Goal
Repeat the whole of the data, keeping every detail the same.

Materials provided
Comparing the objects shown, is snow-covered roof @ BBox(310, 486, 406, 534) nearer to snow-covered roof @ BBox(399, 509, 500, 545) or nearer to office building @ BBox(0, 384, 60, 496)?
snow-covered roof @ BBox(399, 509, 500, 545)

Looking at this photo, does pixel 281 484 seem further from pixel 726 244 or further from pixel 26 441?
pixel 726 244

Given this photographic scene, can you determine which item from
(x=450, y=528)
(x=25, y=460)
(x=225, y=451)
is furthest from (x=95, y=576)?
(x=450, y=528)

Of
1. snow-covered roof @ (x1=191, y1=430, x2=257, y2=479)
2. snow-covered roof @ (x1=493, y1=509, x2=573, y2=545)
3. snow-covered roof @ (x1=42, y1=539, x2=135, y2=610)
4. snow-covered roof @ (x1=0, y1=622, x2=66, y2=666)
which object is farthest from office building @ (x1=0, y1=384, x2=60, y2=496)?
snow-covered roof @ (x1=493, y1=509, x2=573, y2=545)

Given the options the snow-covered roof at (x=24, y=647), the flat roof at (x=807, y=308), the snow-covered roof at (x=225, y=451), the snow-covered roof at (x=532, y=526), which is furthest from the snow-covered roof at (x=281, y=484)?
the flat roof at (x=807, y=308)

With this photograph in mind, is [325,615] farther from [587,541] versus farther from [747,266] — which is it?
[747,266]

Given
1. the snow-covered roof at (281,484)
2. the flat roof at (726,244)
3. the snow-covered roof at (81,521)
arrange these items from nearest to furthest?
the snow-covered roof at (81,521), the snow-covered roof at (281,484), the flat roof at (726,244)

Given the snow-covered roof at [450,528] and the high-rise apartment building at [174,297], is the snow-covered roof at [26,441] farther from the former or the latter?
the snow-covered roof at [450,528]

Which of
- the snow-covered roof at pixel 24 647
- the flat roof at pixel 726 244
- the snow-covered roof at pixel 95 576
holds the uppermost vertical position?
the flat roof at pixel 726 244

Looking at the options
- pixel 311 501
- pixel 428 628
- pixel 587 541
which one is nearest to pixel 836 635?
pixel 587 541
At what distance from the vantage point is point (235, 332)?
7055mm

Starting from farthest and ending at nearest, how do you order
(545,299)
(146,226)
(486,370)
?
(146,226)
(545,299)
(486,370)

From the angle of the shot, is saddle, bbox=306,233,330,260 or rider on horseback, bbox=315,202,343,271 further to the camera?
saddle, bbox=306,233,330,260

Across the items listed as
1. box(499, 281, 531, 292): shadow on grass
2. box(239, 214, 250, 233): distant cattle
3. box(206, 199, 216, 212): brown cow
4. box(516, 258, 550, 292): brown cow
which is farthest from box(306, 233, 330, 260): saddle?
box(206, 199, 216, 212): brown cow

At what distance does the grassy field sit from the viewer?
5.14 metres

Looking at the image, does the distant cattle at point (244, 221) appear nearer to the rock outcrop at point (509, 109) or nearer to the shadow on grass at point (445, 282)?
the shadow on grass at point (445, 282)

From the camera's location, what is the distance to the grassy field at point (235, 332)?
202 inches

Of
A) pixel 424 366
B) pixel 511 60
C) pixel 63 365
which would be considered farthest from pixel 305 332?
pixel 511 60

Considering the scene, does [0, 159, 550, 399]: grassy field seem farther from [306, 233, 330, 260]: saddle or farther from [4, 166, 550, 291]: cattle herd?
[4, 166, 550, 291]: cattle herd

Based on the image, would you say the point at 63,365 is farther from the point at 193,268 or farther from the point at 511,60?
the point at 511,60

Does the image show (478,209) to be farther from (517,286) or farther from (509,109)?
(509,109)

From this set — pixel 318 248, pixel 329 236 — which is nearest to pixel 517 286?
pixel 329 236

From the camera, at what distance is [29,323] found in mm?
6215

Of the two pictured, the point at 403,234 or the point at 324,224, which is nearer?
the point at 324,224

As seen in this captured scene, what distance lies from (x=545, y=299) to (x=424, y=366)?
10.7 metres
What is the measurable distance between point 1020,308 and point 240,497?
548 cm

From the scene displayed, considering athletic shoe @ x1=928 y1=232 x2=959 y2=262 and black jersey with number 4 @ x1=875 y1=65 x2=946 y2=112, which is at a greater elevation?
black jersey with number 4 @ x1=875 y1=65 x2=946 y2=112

Final result
Comparing the objects shown, is snow-covered roof @ BBox(310, 486, 406, 534) nearer to snow-covered roof @ BBox(399, 509, 500, 545) or nearer to office building @ BBox(0, 384, 60, 496)?
snow-covered roof @ BBox(399, 509, 500, 545)

Looking at this photo, does pixel 281 484 seem further from pixel 726 244 or further from pixel 26 441?
pixel 726 244

Given this photographic scene, can you determine which item from
(x=450, y=528)
(x=25, y=460)
(x=225, y=451)
is furthest from (x=95, y=576)?
(x=450, y=528)

Of
1. snow-covered roof @ (x1=191, y1=430, x2=257, y2=479)
2. snow-covered roof @ (x1=493, y1=509, x2=573, y2=545)
3. snow-covered roof @ (x1=42, y1=539, x2=135, y2=610)
4. snow-covered roof @ (x1=0, y1=622, x2=66, y2=666)
which object is farthest from office building @ (x1=0, y1=384, x2=60, y2=496)?
snow-covered roof @ (x1=493, y1=509, x2=573, y2=545)

Given the options the snow-covered roof at (x=24, y=647), the flat roof at (x=807, y=308), the snow-covered roof at (x=225, y=451), the snow-covered roof at (x=532, y=526), which is furthest from the snow-covered roof at (x=281, y=484)?
the flat roof at (x=807, y=308)

With this photograph in mind, is [325,615] farther from [587,541] versus farther from [747,266] — which is it?
[747,266]

Given
1. the snow-covered roof at (281,484)
2. the flat roof at (726,244)
3. the snow-covered roof at (81,521)
arrange these items from nearest to furthest?
the snow-covered roof at (81,521), the snow-covered roof at (281,484), the flat roof at (726,244)

Given the snow-covered roof at [450,528] and the high-rise apartment building at [174,297], is the snow-covered roof at [26,441] farther from the former or the latter?
the snow-covered roof at [450,528]

Which of
- the snow-covered roof at pixel 24 647
- the flat roof at pixel 726 244
- the snow-covered roof at pixel 95 576
holds the uppermost vertical position?
the flat roof at pixel 726 244

Looking at the options
- pixel 311 501
- pixel 428 628
- pixel 587 541
which one is nearest to pixel 836 635?
pixel 587 541
At what distance from the vantage point is point (235, 332)?
7055mm

Starting from farthest and ending at nearest, how do you order
(545,299)
(146,226)
(486,370)
?
(146,226)
(545,299)
(486,370)

From the angle of the shot, is saddle, bbox=306,233,330,260 or rider on horseback, bbox=315,202,343,271 further to the camera?
saddle, bbox=306,233,330,260

Across the items listed as
1. box(499, 281, 531, 292): shadow on grass
2. box(239, 214, 250, 233): distant cattle
3. box(206, 199, 216, 212): brown cow
4. box(516, 258, 550, 292): brown cow
which is farthest from box(306, 233, 330, 260): saddle?
box(206, 199, 216, 212): brown cow

At what distance does the grassy field sit from the viewer?
5.14 metres

Looking at the image, does the distant cattle at point (244, 221) appear nearer to the rock outcrop at point (509, 109) or nearer to the shadow on grass at point (445, 282)?
the shadow on grass at point (445, 282)

From the camera's location, what is the distance to the grassy field at point (235, 332)?
202 inches

Of
A) pixel 424 366
B) pixel 511 60
C) pixel 63 365
which would be considered farthest from pixel 305 332?
pixel 511 60

Considering the scene, does [0, 159, 550, 399]: grassy field seem farther from [306, 233, 330, 260]: saddle or farther from [4, 166, 550, 291]: cattle herd?
[4, 166, 550, 291]: cattle herd

Based on the image, would you say the point at 63,365 is farther from the point at 193,268 or farther from the point at 511,60?
the point at 511,60

Does the image show (478,209) to be farther from (517,286) or farther from (509,109)?
(509,109)

From this set — pixel 318 248, pixel 329 236 — which is nearest to pixel 517 286?
pixel 329 236

From the camera, at what distance is [29,323] found in mm?
6215

Of the two pictured, the point at 403,234 or the point at 324,224, which is nearer?
the point at 324,224

As seen in this captured scene, what distance lies from (x=545, y=299) to (x=424, y=366)?
10.7 metres
What is the measurable distance between point 1020,308 and point 240,497?
548 cm

From the scene displayed, considering athletic shoe @ x1=928 y1=232 x2=959 y2=262 and black jersey with number 4 @ x1=875 y1=65 x2=946 y2=112, which is at a greater elevation?
black jersey with number 4 @ x1=875 y1=65 x2=946 y2=112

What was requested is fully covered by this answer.